There is a lot of thinking and planning that has gone into this but you don’t have to do it every single time you touch your clock. Years of experience have gone into the estimation process. You may have driven to the Parkway Office 5 days a week for the last 3 years. You know that if you leave at 8:05, you will get there just before 8:30. An adult has showered, breakfasted, brushed, and dressed thousands of times. You know about how long it normally takes and where you can save time if you are running behind schedule. All these things make you the expert at estimating how long it takes to go from asleep to the office on a normal Wednesday. By 8:30, or usually earlier, you will know with absolute certainty if you made the right decision setting the alarm for 6:45.
Software engineers aren’t so lucky. They may make only a few estimates a month so it takes a whole career to get good at it, if they ever do. In addition, an engineer is often asked to estimate a project that takes thousands of hours, or at the extreme, projects that take hundreds of people a couple years to complete. Your alarm clock project had a staff of 1 and an estimated duration of 1 hour 45 minutes.
When a project is over, software engineers very rarely have enough data gathered to know if they were right or not. Sure, you know if the project shipped on the target date, but the project that ships is never exactly the one estimated. Customers can ask for requirement changes, they may drop some components to get the project done before a competitor ships, a team member may find an affordable off the shelf component that eliminates 1000 man hours budgeted into the estimate. In the end, with so many changes it’s hard to tell if the estimate was any good or not.
That’s for the big projects. For small bits, you actually can get good at estimating software development tasks. At least sort of good. To find out if you are good though, you need to collect metrics. I’m a big fan of metrics personally. Lord Kelvin was too. He said “If you can not measure it, you can not improve it.” How else can you tell if the changes you make are helping or hurting? There are lots of things that feel right, but when you measure them you find out that things weren’t going quite as well as you thought. Lots of people see this phenomenon in their financial budget. Buying coffee at Starbucks every day feels like a very good idea and can’t possibly cost very much. Then you add up the numbers and find you are paying $1560 a year for Starbucks coffee. Armed with that number you can make an informed decision and improve your use of money. Maybe a you would be happier drinking 7‑Eleven coffee and taking a 5 day cruise to Nova Scotia next June. That’s a personal decision only you can make, but without the hard numbers it is kind of difficult to realize the two choices are monetarily equivalent.

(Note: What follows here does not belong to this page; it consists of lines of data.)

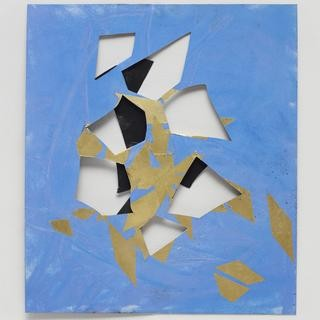 Jim Hodges, UNTITLED (black, blue, and gold)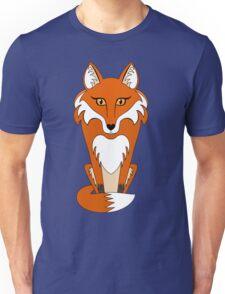 STARING FOX Unisex T-Shirt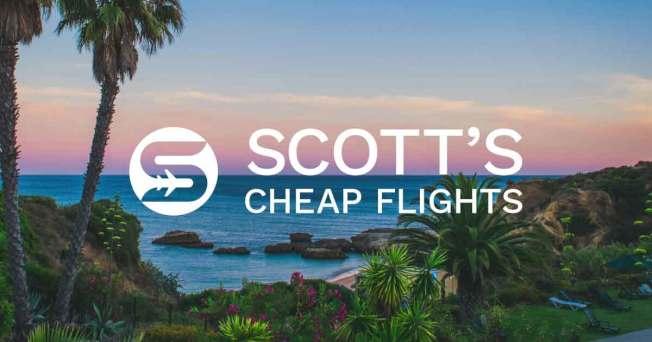 「斯科特廉價機票服務」(Scott's Cheap Flight)承諾能為每張機票平均省下550元 。(Scott's Cheap Flight 官網)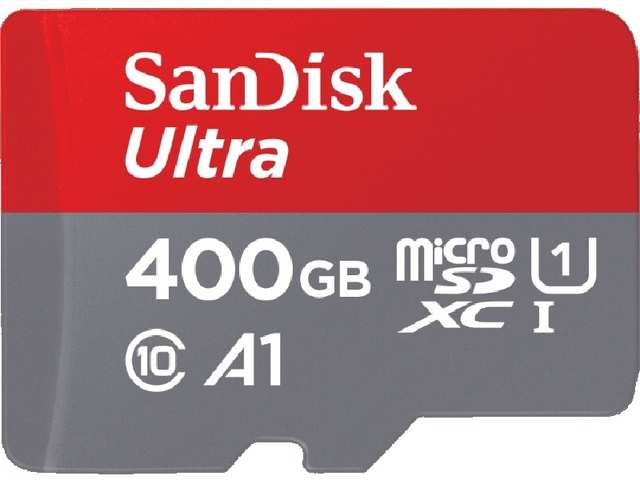 SanDisk launches world's 'most powerful' microSD card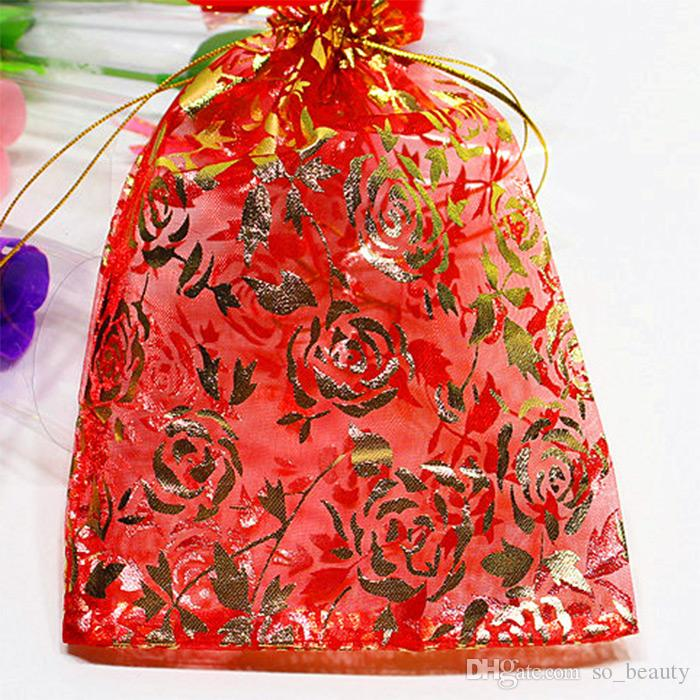 Gold Rose Organza Borse da imballaggio Borse Gioielli Buscletti Preferiti Portaferi Party di nozze Borsa regalo di Natale 5 x 7 pollici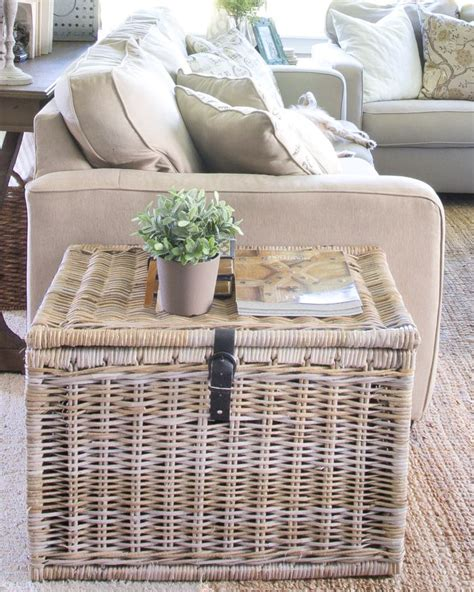 blanket storage ideas best 25 blanket basket ideas on pinterest blanket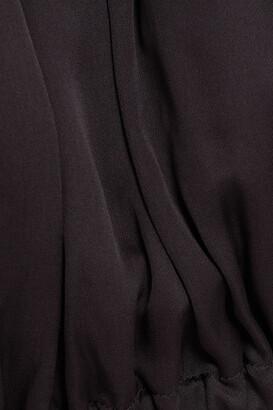 I.D. Sarrieri Off-the-shoulder Cropped Silk-satin Top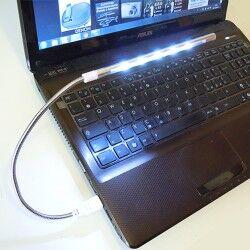 USB LED Bilgisayar Lambası - Thumbnail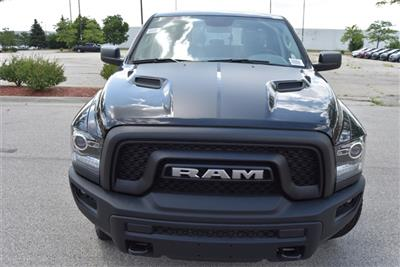2019 Ram 1500 Quad Cab 4x4, Pickup #R2292 - photo 9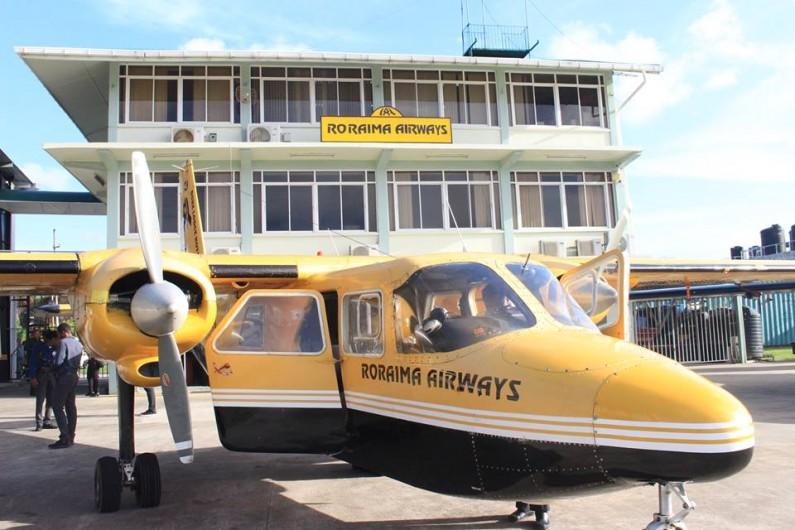 Roraima Airways 2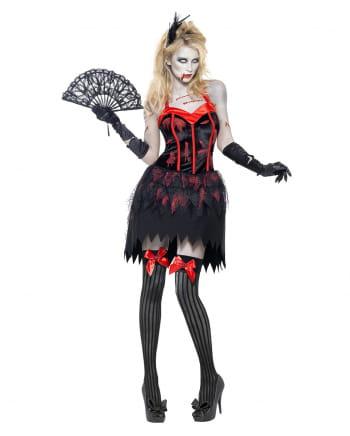 Zombie Burlesque Costume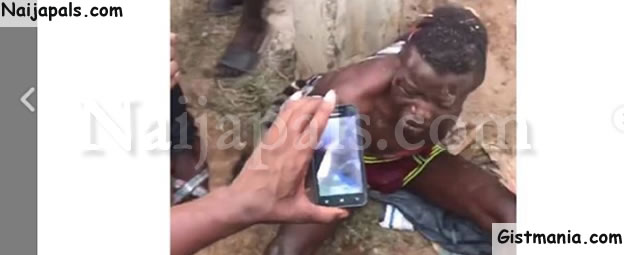 Transformer Thief Severely Burnt As Power Is Restored During His Operation (Photos)
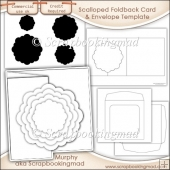 6X6 Scalloped Foldback Card Kit Templates Commercial Use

The NITRC project that I work on does in fact gather metrics on our small scale estimation. During the planning stage of an iteration, every task is broken down into a small piece we call a Feature Request, or FR for short. Each FR is then given an estimated level of effort, usually somewhere between 8 and 64 hours. When an FR is completed, the engineer who worked on it will record the actual number of hours used. Periodically, our project manager will tally up the estimates and actuals to see how close our estimates really are. So far, this looks like a great system for a metric-oriented engineer.

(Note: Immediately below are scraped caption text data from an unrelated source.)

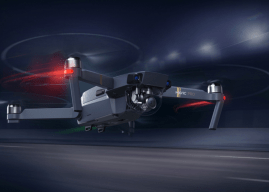 The DJI Mavic: DJI's First Compact, Personal Flying Camera
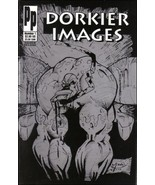 Parody Press DORKIER IMAGES #1 FN - $0.89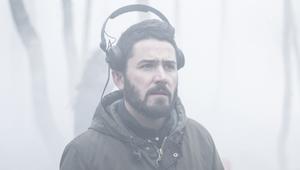Lorcan Finnegan's Free-Range Filmmaking Journey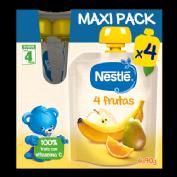 Nestlé MAXI PACK Bolsita 4 Frutas +4 m (90 g x 4 ud)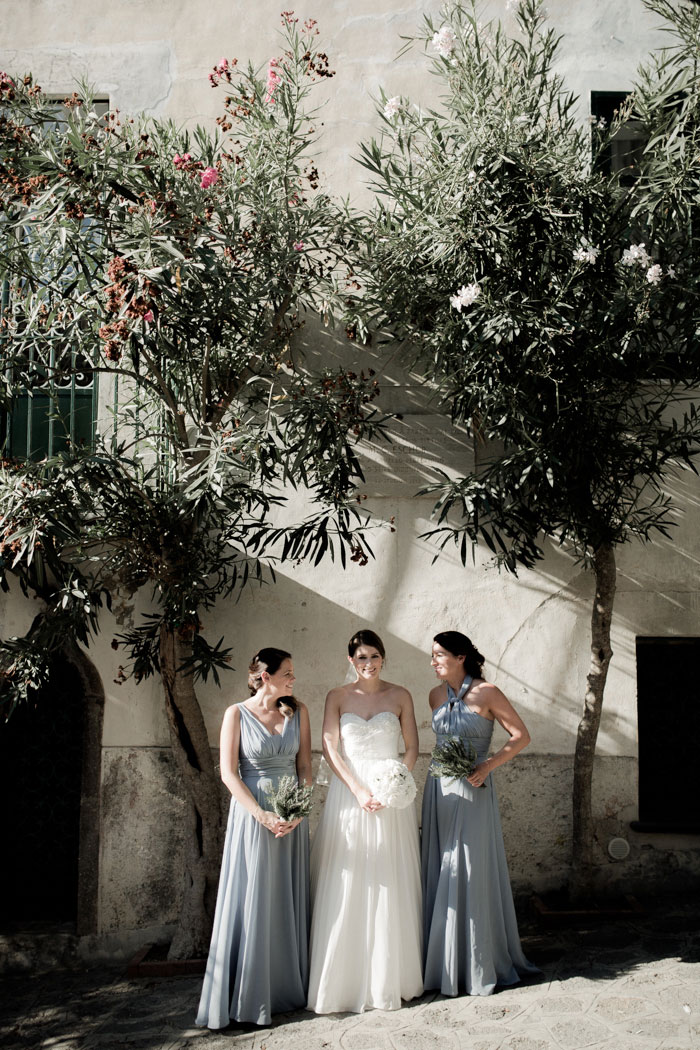 italian-amalfi-coast-desitnation-wedding-inspiration13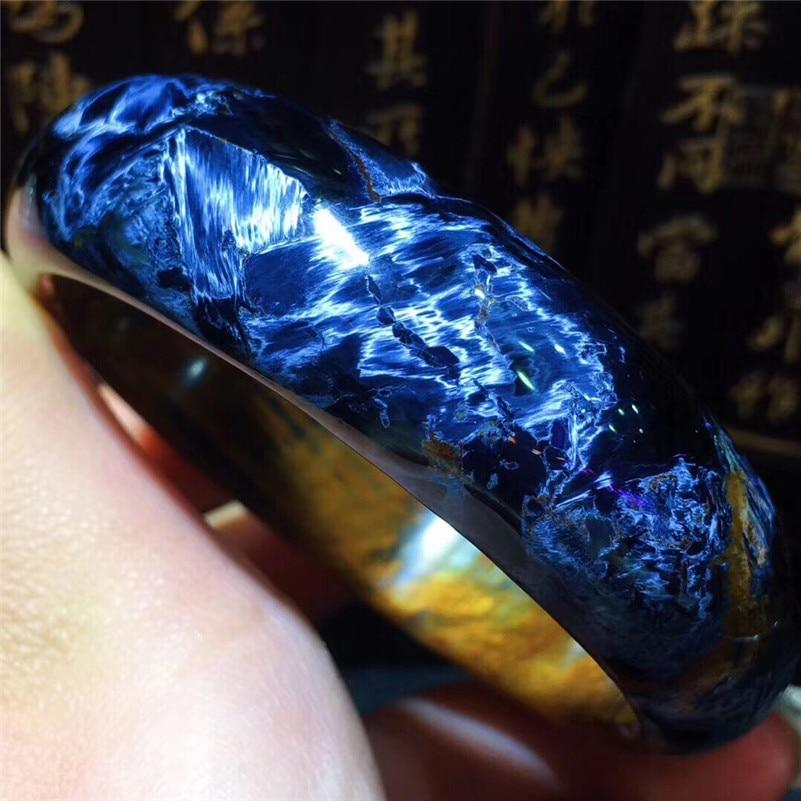 59 6mm Genuine Natural Pietersite Bangle Gemstone Crystal 18 2x8 5mm For Women Men Anniversary Gift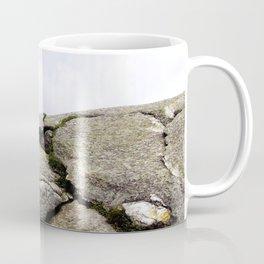 Mountain Carin 3 Coffee Mug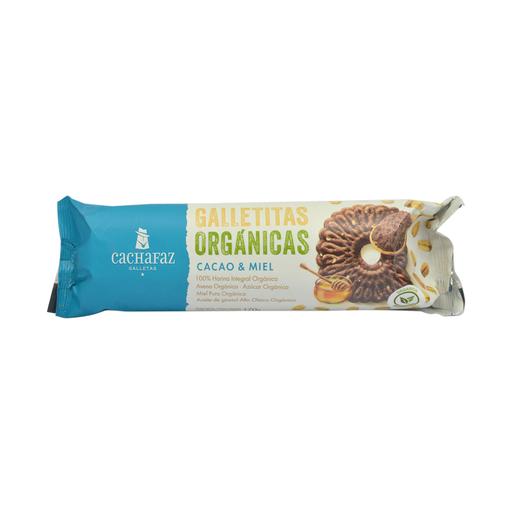 Cachafaz Galletitas Dulces Cacao Y Miel Orgánicas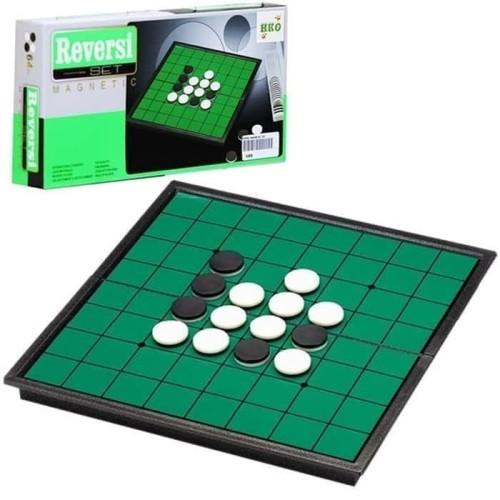 Foto Produk Mainan Edukatif Family Game - Othello Magnetic Board - Board Game dari Toylogy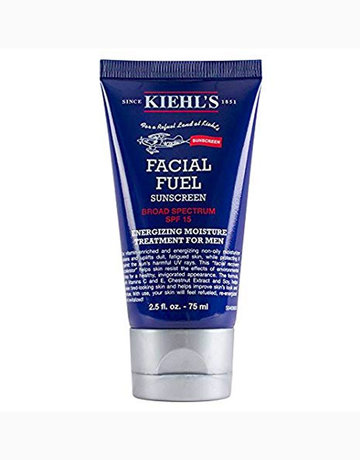 Facial Fuel Sunscreen by Kiehl's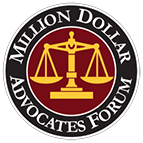 Million Dollar Advocates Forum Kelly Law Team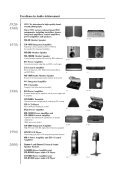Controls and functions - Real-yamaha - Page 3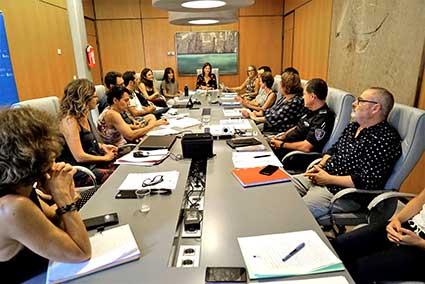 Reunión-UNICEF-(7)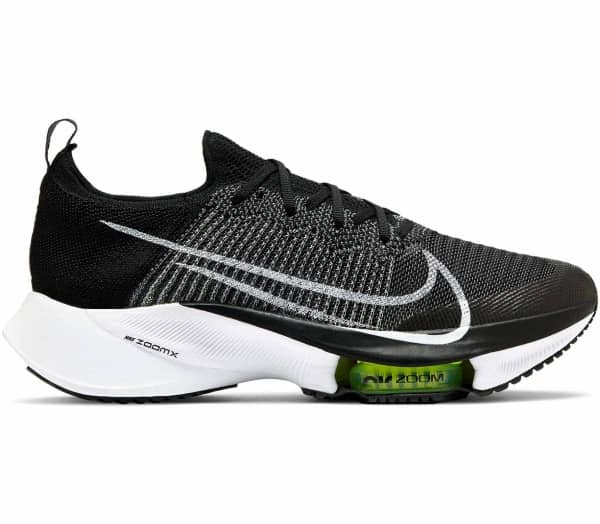 NIKE Air Zoom Tempo Next% Flyknit Men Running Shoes  - 1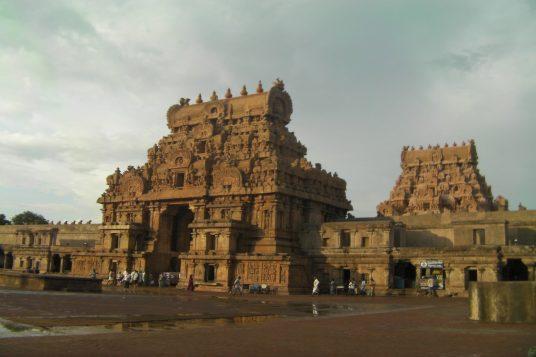 Voyage combiné Inde du sud et Sri Lanka 4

Here is where things got surprising for me: Our estimates tended to be too conservative. Meaning if we estimated 200 hours for a number of FRs, the actuals would consistently come in under 200 hours. Of course, that is good. It’s better to be under than over, at least most of the time. I know the guy who does the estimates pretty well, and I know he is good at his job. I was surprised that given the great feedback he has, he hasn’t been able to adjust his estimates and get them closer than the actual percentage difference we were consistently seeing.
The nuts and bolts of our metric gathering is a little unusual though and it got me thinking that there may be something fishy going on with the setup. Here is how it works: For the estimates, we categorize things as
- Easy, 8 hours
- Somewhat easy, 16 hours
- Average, 32 hours
- Difficult, 64 hours
- Very Difficult, 160 hours
Not a lot of granularity, but most of our FRs fall in the 8/16/32 hour range so generally you can find an estimate that you feel good about. For the Actuals, we also use the same category scheme so when you complete a FR, you round your hours to the nearest entry and record it with a drop down list. Except for the actuals, there is also a list entry for 2 hours and 4 hours for the really quick tasks.
After plugging in a few of my actuals, I realized that I could go over the estimate quite a bit without a penalty. If an FR has an estimate of 16 hours and I go 5 hours over, it still is closer to 16 than to the next step up. In that case, I get to mark the actual effort as right on the estimate. But if I go 5 hours under, then the actual level of effort rounds down to the 8 hour mark. Everyone cheers because the task is done early. Everyone except the poor technical lead who is left scratching his head saying, “why am I always budgeting more hours than we need?”
To make sure my intuition was right, I whipped up a quick Python script to check this out. Sure, I know that a decent statistician could prove using the power of Math, but I’m an engineer so I run a simulation instead. Here is a graph of the results:
The vertical axis is the percent below the estimate of the simulate batch of FRs. Keep in mind that the actual time simulated in total is pretty much right on the estimate. Because the reported acutals have to fall in specific buckets, there is a gap between what is reported and what really happened.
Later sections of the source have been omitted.